The scooters top out at 15 miles per hour and typically cost $1 to unlock and about 15 cents to ride per minute.
“The biggest concern for the community and citizens is just their interaction with cars; they can be tricky for drivers not used to seeing small scooters.
And the number one issue is where they’re going to get left. That will be our challenge as policy makers,” she said.
The scooters provide a transportation alternative, especially for people seeking “last mile” connectivity from public transportation to their job or school, Councilmember Bates Mattison said. And as Brookhaven and metro Atlanta battle with traffic congestion, these kinds of alternatives are crucial in getting cars off the roads, he said.

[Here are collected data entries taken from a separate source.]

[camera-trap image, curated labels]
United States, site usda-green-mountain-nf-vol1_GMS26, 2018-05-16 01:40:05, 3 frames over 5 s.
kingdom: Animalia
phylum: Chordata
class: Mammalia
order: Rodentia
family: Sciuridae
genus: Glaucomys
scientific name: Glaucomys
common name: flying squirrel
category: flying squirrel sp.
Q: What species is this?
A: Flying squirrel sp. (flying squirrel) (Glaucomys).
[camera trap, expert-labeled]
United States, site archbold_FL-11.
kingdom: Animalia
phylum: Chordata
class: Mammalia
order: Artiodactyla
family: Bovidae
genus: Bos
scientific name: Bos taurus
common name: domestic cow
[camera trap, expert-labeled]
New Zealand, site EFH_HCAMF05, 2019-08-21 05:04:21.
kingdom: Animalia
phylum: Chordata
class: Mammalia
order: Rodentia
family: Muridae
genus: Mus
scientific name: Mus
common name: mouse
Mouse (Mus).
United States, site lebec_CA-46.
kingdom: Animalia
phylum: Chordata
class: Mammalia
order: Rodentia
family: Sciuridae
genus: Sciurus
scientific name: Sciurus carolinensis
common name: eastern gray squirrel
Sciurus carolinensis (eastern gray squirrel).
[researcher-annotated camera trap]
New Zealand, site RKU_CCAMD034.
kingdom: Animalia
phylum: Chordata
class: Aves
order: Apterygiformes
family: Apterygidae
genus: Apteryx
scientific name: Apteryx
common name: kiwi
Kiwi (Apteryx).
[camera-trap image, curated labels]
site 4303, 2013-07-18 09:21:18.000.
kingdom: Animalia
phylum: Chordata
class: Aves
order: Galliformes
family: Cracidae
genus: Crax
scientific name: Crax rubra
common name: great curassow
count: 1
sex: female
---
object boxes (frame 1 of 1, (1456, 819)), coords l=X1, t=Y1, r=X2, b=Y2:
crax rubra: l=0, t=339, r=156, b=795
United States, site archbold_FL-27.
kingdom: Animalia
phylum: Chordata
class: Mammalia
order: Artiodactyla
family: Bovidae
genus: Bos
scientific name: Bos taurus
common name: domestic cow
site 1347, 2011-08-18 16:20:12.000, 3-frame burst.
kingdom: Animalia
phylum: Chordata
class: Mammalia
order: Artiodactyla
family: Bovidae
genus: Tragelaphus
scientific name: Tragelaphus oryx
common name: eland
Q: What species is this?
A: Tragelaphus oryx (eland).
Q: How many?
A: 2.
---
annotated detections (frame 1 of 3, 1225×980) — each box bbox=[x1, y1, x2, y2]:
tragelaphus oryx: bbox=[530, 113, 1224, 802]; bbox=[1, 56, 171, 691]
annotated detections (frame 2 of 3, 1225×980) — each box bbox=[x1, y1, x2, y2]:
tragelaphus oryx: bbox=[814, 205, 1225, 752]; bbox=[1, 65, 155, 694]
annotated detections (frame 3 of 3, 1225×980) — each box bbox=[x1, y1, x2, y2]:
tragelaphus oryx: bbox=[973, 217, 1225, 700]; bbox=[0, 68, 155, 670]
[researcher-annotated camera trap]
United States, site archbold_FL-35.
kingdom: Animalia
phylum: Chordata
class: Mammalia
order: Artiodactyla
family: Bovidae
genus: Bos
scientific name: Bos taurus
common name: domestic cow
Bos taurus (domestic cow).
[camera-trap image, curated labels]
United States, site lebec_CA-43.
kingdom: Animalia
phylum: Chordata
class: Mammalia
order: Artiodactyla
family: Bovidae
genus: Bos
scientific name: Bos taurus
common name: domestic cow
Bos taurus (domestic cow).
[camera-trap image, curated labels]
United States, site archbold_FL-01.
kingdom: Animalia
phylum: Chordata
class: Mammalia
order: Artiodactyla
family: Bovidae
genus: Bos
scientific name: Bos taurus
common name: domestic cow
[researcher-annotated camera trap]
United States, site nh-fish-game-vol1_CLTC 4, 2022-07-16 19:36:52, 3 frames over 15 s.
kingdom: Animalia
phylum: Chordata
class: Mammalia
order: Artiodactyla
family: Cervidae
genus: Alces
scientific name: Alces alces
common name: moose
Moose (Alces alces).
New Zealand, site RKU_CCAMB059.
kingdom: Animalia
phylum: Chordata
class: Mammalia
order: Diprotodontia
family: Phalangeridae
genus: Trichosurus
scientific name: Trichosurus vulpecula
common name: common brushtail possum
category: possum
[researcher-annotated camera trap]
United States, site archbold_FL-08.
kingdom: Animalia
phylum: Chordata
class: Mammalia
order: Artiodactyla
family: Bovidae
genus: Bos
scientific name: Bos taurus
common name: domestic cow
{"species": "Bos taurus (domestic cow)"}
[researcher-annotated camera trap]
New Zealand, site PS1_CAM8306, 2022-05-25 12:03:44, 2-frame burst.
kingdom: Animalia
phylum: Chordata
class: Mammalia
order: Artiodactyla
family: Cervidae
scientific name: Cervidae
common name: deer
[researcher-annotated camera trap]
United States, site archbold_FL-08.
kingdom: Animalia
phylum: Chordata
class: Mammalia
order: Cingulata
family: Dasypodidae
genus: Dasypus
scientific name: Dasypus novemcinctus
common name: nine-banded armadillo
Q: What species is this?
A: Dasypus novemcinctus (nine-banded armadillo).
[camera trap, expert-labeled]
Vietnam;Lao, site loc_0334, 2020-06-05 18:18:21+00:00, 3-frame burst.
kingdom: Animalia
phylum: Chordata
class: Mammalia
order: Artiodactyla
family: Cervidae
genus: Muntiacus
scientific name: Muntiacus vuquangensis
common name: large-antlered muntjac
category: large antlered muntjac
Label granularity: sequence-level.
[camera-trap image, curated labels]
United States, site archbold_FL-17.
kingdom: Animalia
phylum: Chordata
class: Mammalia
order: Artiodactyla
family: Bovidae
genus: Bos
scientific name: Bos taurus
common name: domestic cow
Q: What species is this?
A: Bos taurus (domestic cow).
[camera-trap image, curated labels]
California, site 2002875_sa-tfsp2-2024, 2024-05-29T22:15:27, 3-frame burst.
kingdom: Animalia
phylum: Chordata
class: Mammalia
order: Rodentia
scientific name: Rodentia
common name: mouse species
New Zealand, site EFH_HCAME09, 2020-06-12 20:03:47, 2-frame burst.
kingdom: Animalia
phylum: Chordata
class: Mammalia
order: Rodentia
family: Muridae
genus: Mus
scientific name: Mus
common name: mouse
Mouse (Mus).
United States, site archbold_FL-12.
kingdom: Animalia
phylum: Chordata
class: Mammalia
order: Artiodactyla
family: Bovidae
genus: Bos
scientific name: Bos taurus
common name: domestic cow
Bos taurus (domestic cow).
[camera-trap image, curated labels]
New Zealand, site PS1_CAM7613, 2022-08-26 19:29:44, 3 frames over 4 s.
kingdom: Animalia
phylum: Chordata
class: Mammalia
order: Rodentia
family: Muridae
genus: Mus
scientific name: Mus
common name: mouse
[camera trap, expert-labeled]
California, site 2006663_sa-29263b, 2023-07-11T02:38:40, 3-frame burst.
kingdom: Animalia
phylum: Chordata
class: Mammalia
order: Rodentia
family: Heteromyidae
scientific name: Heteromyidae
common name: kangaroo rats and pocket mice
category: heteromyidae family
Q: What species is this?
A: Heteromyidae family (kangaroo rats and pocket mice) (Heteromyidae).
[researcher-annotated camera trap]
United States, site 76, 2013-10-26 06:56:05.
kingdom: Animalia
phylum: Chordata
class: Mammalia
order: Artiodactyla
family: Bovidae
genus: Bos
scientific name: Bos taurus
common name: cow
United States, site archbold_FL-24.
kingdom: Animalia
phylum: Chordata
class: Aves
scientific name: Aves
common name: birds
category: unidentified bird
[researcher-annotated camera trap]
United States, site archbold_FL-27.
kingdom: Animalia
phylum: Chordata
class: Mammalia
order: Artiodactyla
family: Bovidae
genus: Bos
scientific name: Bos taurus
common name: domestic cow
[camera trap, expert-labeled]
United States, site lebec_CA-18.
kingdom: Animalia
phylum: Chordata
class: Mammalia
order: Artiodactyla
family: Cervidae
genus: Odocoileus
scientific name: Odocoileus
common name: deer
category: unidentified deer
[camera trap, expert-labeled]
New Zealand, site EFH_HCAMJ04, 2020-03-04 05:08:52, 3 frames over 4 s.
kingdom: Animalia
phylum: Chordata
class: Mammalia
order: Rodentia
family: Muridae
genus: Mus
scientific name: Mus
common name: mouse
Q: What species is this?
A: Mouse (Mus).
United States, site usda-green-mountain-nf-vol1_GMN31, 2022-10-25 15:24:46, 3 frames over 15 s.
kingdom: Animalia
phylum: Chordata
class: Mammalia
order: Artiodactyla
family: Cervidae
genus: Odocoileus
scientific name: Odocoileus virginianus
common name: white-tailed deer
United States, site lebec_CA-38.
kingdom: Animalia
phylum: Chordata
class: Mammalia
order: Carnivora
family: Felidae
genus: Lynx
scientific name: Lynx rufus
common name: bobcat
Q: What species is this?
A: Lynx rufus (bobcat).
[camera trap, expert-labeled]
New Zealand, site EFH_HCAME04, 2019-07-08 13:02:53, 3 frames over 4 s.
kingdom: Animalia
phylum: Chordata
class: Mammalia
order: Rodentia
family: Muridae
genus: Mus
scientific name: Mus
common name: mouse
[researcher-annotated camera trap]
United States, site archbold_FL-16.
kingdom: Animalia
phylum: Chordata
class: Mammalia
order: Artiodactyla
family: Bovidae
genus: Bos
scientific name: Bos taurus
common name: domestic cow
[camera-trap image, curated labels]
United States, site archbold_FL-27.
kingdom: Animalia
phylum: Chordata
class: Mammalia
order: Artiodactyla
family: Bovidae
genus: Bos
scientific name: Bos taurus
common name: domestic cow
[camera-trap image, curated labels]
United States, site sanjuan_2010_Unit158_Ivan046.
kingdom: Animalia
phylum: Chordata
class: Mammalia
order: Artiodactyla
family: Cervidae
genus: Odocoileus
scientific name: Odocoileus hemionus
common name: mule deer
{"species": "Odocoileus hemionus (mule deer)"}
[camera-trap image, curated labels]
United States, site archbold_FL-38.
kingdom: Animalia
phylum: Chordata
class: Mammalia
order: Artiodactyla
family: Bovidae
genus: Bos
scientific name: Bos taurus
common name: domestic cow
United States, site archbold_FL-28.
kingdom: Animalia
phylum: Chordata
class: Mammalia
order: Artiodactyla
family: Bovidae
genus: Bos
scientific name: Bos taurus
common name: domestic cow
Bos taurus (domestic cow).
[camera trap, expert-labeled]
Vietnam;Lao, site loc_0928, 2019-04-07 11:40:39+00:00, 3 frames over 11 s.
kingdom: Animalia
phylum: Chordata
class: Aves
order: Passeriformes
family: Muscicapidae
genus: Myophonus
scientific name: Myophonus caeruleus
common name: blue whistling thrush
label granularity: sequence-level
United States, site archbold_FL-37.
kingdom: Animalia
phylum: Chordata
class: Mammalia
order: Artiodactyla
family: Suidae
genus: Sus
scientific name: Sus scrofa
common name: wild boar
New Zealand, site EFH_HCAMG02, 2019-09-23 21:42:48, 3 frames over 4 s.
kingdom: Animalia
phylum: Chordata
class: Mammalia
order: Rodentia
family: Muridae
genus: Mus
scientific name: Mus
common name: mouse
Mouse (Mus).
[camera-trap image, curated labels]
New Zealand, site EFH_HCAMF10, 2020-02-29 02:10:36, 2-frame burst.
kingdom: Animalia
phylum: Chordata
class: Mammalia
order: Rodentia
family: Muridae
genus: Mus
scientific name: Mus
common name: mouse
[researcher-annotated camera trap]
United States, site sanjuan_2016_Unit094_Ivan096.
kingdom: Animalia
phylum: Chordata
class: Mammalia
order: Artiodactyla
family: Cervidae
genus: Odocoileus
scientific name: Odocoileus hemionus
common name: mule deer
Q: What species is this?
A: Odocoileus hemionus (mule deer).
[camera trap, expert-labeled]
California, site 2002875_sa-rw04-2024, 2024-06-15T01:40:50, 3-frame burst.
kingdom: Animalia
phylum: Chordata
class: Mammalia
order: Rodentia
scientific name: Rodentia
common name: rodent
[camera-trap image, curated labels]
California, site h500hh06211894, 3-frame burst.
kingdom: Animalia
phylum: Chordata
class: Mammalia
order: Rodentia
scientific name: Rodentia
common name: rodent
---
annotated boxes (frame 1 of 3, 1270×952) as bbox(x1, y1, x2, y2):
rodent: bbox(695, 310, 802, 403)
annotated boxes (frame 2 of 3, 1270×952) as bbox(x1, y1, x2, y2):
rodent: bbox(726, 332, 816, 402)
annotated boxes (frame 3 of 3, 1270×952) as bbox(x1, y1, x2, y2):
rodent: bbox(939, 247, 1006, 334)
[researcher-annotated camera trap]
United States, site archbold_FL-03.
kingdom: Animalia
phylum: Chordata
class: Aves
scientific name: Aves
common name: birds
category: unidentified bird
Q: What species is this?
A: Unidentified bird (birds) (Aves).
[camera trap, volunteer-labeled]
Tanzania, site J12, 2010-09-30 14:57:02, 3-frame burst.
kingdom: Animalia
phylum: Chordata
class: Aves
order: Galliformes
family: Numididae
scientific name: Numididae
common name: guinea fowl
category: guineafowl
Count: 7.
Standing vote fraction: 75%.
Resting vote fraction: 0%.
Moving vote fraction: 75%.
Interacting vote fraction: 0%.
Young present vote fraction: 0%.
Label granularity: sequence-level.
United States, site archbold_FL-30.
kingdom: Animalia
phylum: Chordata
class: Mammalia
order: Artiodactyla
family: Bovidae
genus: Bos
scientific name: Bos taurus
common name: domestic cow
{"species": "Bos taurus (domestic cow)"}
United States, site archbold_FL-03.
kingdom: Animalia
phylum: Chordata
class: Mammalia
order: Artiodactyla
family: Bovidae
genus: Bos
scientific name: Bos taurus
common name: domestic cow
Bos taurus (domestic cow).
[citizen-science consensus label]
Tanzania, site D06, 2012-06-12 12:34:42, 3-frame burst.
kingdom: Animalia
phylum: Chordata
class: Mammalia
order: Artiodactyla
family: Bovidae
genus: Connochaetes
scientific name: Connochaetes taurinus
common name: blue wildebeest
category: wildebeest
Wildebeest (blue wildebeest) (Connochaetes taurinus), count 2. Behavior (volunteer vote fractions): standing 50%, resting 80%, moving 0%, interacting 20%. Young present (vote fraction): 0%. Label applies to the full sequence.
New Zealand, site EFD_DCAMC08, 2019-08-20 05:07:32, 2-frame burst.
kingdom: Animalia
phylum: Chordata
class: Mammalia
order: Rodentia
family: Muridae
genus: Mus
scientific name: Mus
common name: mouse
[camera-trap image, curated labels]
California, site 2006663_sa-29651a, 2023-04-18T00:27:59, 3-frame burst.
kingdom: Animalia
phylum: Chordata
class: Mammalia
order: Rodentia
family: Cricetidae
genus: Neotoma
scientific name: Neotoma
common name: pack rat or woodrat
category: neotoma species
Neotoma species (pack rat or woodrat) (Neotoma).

Data shows in DeKalb County, more than 70 percent of workers drive alone to work while less than 10 percent use public transportation, Stocklin said.
She said that 7,500 scooters can pass through a single 10-foot-wide lane, about the average size of a street lane, in one hour while only 600 to 1,000 cars can do the same.
Riding bicycles on sidewalks is prohibited by state law, but how that applies to scooters is still up in the air. Building safe infrastructure is crucial to making the scooters and bikes a viable mode of transportation for people seeking to get out of their cars, Mattison said.
Update: This story has been updated to clarify Councilmember Linley Jones’ comments about people riding scooters near her Buckhead office. It was paraphrased that she said there were daily accidents. Her exact quote was, “At least once a day, we have a [audible noise ‘eek’] situation between a pedestrian and a car.”